[Start of Dataset excerpts]
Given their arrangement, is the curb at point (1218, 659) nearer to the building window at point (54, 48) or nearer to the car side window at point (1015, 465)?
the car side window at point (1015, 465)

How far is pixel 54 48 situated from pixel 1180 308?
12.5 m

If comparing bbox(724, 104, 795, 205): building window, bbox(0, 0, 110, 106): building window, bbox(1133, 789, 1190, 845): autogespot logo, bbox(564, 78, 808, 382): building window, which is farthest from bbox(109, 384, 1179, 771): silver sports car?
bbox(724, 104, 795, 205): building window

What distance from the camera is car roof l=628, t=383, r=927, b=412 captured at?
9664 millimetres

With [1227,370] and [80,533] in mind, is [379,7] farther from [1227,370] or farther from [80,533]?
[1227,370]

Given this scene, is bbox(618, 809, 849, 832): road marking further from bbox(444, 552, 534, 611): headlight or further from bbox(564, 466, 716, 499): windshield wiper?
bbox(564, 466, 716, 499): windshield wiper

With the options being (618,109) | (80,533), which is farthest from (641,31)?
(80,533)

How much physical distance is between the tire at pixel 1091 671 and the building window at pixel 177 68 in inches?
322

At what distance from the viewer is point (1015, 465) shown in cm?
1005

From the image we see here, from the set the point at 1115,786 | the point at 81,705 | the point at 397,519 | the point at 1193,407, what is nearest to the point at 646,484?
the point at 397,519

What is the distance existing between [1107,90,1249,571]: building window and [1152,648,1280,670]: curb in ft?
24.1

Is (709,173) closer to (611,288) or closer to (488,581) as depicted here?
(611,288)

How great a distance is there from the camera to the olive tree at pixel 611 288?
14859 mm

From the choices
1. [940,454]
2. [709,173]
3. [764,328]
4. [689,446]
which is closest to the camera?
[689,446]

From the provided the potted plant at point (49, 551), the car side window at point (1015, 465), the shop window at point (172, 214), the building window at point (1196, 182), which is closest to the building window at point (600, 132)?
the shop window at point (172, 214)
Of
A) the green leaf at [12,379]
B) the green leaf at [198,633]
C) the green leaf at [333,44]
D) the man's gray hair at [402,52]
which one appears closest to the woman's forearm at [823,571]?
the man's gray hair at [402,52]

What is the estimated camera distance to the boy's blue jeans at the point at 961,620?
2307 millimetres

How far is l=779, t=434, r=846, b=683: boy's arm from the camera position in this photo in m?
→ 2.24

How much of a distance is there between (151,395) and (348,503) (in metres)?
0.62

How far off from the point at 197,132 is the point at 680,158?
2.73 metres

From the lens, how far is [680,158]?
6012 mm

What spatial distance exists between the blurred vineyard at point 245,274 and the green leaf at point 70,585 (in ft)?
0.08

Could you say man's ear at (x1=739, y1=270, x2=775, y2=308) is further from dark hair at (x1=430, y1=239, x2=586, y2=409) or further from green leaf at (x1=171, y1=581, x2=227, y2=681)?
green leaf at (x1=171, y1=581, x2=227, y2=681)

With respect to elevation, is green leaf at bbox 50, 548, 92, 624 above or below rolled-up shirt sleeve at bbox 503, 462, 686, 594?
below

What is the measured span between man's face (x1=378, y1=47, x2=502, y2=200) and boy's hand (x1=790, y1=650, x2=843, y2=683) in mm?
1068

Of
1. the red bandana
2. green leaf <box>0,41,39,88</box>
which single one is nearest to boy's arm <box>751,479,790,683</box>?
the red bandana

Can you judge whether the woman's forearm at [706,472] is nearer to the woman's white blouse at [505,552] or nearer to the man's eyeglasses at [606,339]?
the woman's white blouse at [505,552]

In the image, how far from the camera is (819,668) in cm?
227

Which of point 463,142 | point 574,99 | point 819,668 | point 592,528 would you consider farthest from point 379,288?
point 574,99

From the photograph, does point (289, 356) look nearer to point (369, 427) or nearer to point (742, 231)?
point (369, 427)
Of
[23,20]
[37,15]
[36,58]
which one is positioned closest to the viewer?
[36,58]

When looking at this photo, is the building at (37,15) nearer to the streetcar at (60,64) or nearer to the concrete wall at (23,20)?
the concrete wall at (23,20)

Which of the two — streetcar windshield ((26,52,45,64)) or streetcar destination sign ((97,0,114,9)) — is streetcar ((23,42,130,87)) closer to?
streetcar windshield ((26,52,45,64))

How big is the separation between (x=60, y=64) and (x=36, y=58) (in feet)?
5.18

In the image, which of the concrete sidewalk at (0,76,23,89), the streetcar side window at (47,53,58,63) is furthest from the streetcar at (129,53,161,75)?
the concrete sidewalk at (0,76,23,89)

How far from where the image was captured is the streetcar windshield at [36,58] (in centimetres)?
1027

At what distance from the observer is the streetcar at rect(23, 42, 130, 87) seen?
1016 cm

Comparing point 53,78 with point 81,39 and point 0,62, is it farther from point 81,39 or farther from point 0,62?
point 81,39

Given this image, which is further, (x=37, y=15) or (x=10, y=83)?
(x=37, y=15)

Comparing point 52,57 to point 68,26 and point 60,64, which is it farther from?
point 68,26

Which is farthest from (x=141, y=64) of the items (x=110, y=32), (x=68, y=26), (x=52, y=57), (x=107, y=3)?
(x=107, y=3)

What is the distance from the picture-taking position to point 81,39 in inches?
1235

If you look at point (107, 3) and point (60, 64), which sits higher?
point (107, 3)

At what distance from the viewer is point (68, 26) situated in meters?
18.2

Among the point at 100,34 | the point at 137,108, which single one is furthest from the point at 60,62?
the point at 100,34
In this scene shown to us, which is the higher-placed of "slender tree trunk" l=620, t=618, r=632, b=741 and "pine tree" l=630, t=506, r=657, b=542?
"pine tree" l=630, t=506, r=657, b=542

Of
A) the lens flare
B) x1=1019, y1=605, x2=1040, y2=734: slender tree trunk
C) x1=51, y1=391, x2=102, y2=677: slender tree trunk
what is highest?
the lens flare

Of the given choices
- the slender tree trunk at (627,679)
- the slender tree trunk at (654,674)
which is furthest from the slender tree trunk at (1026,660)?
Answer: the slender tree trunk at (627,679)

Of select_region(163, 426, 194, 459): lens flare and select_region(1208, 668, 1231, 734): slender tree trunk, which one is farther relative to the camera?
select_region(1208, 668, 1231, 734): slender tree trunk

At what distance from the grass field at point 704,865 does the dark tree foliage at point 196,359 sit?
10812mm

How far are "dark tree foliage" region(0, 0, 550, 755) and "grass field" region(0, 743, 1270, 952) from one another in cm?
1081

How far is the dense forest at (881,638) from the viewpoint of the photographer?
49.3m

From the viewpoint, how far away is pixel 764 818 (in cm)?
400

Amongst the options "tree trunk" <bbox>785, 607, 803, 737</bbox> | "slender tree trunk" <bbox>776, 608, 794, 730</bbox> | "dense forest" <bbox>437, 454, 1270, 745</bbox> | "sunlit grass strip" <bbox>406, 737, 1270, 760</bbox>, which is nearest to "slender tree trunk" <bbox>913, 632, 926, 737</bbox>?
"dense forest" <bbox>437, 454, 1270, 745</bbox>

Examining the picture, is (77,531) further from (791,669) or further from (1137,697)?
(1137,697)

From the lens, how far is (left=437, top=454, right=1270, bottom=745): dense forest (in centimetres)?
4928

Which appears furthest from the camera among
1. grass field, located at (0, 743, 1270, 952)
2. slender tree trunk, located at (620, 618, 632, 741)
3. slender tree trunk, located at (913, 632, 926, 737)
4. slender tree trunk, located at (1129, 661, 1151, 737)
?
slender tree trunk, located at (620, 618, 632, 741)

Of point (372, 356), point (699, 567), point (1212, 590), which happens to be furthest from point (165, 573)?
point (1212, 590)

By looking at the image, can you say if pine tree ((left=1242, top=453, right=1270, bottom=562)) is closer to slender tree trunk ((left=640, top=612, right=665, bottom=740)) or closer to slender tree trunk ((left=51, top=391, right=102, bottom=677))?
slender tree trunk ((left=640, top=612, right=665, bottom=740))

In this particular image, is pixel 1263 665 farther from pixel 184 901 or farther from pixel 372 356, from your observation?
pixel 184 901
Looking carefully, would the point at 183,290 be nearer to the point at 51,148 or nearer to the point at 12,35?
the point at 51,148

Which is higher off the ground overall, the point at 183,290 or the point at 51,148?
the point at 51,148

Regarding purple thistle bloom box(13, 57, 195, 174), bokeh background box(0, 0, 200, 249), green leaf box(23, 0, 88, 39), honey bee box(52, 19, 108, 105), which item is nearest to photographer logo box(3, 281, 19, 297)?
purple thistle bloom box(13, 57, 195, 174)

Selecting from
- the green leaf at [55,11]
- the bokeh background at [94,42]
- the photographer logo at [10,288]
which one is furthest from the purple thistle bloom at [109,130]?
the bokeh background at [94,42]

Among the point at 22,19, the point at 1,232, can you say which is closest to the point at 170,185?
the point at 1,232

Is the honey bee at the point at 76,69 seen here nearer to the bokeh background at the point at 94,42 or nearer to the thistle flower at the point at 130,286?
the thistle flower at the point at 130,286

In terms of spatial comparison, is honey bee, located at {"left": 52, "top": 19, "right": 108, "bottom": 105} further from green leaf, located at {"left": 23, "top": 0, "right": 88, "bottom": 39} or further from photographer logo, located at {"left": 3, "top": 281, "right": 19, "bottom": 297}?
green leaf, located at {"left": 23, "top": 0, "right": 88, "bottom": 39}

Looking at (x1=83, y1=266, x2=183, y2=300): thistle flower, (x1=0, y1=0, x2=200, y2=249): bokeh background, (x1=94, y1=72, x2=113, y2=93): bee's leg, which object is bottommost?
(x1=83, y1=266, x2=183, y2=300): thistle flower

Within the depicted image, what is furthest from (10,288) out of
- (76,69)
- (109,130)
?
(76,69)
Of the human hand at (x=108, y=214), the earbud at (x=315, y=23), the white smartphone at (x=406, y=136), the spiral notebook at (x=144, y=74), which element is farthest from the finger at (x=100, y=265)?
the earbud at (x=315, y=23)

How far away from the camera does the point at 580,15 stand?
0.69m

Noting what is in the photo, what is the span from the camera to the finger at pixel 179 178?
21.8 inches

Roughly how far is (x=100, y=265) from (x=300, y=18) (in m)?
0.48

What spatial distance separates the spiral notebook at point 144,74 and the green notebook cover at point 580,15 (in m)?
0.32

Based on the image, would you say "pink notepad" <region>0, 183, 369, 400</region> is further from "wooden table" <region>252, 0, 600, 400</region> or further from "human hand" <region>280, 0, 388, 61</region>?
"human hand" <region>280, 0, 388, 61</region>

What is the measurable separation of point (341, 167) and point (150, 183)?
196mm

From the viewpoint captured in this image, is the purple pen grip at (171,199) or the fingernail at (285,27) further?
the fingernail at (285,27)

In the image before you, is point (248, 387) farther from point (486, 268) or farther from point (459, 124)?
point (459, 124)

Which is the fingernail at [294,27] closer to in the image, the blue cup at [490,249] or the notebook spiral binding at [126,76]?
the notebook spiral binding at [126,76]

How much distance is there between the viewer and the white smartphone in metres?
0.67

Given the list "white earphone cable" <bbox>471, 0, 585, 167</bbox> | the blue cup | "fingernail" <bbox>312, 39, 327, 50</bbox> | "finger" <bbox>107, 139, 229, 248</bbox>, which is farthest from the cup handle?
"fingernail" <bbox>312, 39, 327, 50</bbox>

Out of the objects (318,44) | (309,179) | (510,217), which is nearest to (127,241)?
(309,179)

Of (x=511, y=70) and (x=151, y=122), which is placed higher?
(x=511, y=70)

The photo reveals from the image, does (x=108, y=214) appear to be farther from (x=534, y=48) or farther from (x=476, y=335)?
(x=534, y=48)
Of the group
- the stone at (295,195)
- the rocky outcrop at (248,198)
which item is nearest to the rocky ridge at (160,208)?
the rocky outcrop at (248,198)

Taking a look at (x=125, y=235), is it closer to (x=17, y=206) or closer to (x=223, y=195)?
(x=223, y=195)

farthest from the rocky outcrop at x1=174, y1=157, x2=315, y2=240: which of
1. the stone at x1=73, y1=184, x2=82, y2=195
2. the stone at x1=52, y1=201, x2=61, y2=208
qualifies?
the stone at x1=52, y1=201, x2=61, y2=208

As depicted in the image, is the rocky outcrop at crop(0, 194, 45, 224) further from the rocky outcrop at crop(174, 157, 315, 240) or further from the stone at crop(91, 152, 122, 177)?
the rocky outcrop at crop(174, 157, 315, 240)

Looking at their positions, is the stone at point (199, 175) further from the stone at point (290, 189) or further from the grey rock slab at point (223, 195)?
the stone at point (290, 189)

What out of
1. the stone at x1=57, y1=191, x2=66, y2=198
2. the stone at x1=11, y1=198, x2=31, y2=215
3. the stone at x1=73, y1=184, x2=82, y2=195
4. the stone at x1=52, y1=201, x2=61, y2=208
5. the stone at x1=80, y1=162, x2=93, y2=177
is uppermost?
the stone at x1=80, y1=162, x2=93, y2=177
[End of Dataset excerpts]
Given instruction
Duplicate the part of the data that opens with the line containing "As depicted in" and closes with the final line of the data, including both of those lines.

Result for this task
As depicted in the image, is the rocky outcrop at crop(0, 194, 45, 224) further from the rocky outcrop at crop(174, 157, 315, 240) or further from the stone at crop(91, 152, 122, 177)?
the rocky outcrop at crop(174, 157, 315, 240)

Looking at their positions, is the stone at point (199, 175) further from the stone at point (290, 189) or further from the grey rock slab at point (223, 195)?
the stone at point (290, 189)

What out of
1. the stone at x1=57, y1=191, x2=66, y2=198
2. the stone at x1=11, y1=198, x2=31, y2=215
3. the stone at x1=73, y1=184, x2=82, y2=195
4. the stone at x1=52, y1=201, x2=61, y2=208
5. the stone at x1=80, y1=162, x2=93, y2=177
is uppermost?
the stone at x1=80, y1=162, x2=93, y2=177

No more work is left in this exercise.